Join us in the ML Main Seminar Room Wednesday, October 20, 2010, from 11am - 12pm.
Title: Revisiting Large-scale Convolutions and FFTs on Multi-core CPUs, GPUs, and FPGAs
With a reduced operation count, FFTs are usually performed to enable a faster convolution
implementation for large stencils. However, on parallel computation platforms, the performance does not only relate to the operation count but also relates to parallelism, memory access pattern, and data dependency of the algorithm. In our work, we explore convolution and FFT designs on multi-core CPUs, Graphic Processing Units (GPUs) and Field Programmable Gate Arrays (FPGAs), and investigate their performance with different problem and stencil sizes.
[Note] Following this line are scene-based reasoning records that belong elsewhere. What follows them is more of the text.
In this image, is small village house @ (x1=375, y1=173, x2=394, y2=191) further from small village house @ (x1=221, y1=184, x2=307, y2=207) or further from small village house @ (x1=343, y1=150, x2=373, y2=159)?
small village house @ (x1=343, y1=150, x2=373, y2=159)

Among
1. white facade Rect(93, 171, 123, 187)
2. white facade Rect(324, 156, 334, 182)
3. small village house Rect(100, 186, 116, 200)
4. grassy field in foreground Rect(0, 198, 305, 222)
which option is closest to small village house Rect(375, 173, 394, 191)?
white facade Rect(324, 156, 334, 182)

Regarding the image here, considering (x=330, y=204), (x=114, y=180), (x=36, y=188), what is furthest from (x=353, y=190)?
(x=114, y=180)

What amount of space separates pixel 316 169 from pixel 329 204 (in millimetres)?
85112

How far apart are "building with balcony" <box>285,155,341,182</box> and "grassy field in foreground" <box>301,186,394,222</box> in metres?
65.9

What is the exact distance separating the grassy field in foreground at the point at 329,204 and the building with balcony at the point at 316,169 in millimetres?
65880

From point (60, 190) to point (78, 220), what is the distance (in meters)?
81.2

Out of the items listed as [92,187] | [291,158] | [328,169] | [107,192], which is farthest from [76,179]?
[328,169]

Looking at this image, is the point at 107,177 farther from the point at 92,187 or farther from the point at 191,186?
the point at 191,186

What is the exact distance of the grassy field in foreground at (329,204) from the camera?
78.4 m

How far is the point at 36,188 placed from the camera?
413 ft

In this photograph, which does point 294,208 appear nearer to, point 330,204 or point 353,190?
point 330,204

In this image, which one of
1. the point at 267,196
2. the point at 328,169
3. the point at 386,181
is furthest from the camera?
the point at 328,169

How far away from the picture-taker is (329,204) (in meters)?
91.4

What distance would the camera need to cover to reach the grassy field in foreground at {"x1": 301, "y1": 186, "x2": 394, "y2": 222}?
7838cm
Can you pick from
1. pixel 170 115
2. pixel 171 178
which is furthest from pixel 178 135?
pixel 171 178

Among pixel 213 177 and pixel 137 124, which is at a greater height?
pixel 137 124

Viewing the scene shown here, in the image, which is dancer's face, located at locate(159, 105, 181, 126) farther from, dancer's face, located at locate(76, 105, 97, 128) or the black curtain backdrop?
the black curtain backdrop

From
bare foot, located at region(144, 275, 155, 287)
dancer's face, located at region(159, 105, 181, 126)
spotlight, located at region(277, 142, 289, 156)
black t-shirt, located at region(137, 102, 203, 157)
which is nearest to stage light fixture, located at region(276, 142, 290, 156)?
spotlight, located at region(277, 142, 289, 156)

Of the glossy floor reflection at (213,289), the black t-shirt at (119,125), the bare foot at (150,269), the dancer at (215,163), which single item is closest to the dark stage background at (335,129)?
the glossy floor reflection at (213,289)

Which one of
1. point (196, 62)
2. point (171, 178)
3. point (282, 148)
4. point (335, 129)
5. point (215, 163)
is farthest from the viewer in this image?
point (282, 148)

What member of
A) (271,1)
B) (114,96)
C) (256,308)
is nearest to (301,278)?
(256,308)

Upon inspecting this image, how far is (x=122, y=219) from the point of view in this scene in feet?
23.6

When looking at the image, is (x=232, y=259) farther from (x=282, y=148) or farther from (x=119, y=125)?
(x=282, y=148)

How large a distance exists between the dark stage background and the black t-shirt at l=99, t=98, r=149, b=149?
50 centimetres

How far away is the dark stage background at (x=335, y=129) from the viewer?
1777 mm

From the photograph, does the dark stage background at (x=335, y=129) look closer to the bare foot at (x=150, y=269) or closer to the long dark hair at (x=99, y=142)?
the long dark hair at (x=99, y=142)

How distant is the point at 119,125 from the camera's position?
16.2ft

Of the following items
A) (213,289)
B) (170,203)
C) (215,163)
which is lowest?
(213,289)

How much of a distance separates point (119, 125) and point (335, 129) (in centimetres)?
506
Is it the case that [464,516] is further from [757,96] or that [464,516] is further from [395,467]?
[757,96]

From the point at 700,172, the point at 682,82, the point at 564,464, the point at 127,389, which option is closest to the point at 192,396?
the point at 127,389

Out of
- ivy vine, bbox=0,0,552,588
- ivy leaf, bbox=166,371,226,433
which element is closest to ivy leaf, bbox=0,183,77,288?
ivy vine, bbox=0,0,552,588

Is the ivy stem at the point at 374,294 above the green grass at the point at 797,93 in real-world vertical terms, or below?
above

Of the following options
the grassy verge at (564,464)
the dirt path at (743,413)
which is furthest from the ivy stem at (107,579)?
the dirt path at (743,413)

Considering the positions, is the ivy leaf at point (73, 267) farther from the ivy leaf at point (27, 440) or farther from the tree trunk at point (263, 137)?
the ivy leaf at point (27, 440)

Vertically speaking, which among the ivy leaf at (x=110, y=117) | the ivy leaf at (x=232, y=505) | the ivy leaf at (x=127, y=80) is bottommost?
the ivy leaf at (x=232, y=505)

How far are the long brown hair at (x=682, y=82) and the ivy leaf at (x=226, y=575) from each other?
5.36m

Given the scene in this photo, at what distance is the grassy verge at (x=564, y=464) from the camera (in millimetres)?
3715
The design process shows that, while there are still some generalities that can be extracted from the three platforms (data reuse is a key part among all three architectures), a lot of design choices are directly tied to the characteristics of the underlying architecture. Results demonstrate that, for many stencil sizes used in seismic processing, a direct convolution provides a better performance than an FFT-based convolution. The parallel performance of 1D FFT is limited by the data dependency. 3D FFT incurs significant memory access penalties on the transform in the third dimension. Only 2D FFT scales well with the parallel computation capacity of modern architectures. The technological trends indicate that these findings will continue.